Veja: Empresas veem riscos em admitir trabalhadores intermitentes

Sobre o trabalho insalubre para grávidas e lactantes (ADI 5.983), se antes da reforma as gestantes e mulheres que estivessem amamentando deveriam ser afastadas automaticamente do trabalho em condições insalubres, a nova lei trouxe que o afastamento em caso de atividades consideradas insalubres em grau médio ou mínimo dependerá de laudo médico recomendando a medida. 

Na visão da Confederação Nacional dos Trabalhadores Metalúrgicos que acionou o STF para solucionar a questão, a norma é inconstitucional pois fere os dispositivos da Constituição Federal que protegem a maternidade, gestação, saúde, mulher, nascituro e recém-nascido, além do meio ambiente de trabalho equilibrado. 

O pagamento de custas processuais (honorários advocatícios e periciais) pela parte perdedora na ação trabalhista, os chamados honorários de sucumbência, também é alvo de ação (ADI 5.766) no Supremo, ajuizada pela Procuradoria-Geral da República (PGR). A novidade trazida pela reforma vale mesmo quando o perdedor for beneficiário da Justiça gratuita. 

O julgamento foi iniciado em maio, quando o relator, ministro Luís Roberto Barroso, considerou a ação parcialmente procedente, somente para fixar limite nos honorários, que alcançariam no máximo 30% dos créditos recebidos. Na ocasião, o magistrado afirmou que, nesse ponto, “a reforma trabalhista enfrenta um problema que é um excesso de judicialização por parte dos empregados”. Um pedido de vista de Edson Fachin, contudo, suspendeu a análise, que não tem previsão para ser retomada.
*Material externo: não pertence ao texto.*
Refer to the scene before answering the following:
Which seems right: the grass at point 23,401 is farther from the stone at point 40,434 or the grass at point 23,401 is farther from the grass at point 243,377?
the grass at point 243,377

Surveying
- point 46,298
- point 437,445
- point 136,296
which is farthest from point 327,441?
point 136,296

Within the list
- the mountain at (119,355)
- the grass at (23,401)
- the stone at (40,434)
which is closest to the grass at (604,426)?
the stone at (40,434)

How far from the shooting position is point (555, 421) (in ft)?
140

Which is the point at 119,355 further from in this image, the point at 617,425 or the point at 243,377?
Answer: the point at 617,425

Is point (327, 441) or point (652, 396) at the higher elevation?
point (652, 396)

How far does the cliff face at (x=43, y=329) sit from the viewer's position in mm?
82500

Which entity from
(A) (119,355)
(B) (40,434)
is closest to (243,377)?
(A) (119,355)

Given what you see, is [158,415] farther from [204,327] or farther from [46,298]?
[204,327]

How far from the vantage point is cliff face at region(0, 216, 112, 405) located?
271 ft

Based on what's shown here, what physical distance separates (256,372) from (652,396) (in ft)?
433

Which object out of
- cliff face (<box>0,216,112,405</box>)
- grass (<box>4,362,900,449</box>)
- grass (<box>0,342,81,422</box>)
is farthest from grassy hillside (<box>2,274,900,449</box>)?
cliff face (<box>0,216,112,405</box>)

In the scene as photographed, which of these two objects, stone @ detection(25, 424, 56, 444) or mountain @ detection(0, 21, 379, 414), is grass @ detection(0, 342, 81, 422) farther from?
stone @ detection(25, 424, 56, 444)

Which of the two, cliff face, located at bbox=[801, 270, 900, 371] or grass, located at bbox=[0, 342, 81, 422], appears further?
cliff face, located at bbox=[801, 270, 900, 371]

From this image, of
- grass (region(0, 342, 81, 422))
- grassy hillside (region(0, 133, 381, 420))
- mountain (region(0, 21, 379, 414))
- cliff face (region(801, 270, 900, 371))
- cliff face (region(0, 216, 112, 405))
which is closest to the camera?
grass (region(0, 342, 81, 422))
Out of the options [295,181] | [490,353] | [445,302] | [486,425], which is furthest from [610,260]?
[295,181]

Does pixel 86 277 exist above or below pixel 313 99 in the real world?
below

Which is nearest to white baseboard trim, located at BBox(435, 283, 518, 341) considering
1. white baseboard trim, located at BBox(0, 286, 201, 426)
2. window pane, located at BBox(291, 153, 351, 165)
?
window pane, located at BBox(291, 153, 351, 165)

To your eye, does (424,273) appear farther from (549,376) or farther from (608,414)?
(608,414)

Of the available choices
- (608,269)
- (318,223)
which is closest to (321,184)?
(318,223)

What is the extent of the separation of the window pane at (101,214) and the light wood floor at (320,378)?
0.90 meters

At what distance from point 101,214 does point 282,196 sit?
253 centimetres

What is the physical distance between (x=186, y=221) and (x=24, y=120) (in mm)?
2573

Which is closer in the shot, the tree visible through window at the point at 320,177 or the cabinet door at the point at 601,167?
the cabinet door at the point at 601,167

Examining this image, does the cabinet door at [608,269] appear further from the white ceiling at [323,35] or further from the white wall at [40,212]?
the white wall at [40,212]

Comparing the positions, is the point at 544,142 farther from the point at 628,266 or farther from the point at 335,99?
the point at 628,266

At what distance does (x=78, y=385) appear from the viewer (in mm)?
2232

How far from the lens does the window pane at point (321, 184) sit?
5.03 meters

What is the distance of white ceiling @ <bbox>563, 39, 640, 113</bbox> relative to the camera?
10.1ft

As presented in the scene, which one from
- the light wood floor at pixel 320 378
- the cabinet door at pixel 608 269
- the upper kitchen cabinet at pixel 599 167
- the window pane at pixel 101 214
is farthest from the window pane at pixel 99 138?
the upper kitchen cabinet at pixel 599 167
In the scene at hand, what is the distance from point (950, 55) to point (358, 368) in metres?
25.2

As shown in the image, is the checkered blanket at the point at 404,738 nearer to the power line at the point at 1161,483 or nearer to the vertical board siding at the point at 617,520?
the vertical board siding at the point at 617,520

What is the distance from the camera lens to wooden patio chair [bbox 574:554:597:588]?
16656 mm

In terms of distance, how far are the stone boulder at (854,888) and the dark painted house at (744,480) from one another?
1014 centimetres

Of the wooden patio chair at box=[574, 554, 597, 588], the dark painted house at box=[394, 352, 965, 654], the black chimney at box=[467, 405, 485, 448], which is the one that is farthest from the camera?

Confira: Reforma trabalhista conteve o abuso de direito no acesso ao Judiciário

Já a Associação Nacional dos Magistrados da Justiça do Trabalho (Anamatra) ajuizou no STF a ADI 5.870 para questionar o limite à indenização em ações trabalhistas. A Lei n. 13.467/2017 trouxe, no parágrafo primeiro do artigo 223-G, que a indenização oriunda de um mesmo dano moral seria concedida em razão do salário do ofendido. Nesse ponto, segundo a Anamatra, a disposição macularia o princípio da isonomia, já que empregados com salários maiores receberiam indenizações mais polpudas do que as concedidas a funcionários que ganhassem menos.

Ainda, a entidade aponta que impor limitação ao Poder Judiciário para a fixação do valor de indenização por dano moral iria contra a Constituição Federal, além de limitar o próprio exercício da jurisdição. 

A Anamatra também é autora da ADI 5.867, que versa a respeito da norma sobre atualização de depósito recursal na Justiça do Trabalho. A reforma trabalhista e estabeleceu a correção do depósito recursal no processo trabalhista com os mesmos índices da caderneta de poupança. Para a associação, esse seria o “pior investimento existente”, e oneraria o processo trabalhista. 

Muitos Tribunais Regionais do Trabalho, entretanto, têm ignorado a nova regra e corrigido passivos trabalhistas, como horas extras, com o Índice de Preços ao Consumidor Amplo-Especial (IPCA-E), uma derivação do índice oficial de inflação. Enquanto o STF não analisar as questões, persiste a insegurança jurídica.

Importante lembrar que várias dessas questões foram resolvidas pela Medida Provisória (MP) 808/2017, que chegou a ser chamada de “reforma da reforma”. Ocorre que o texto não foi votado a tempo pelo Congresso Nacional para ser convertido em lei, e caducou na última semana de abril de 2018, fazendo com que a Lei 13.467/17 voltasse a vigorar em seu inteiro teor.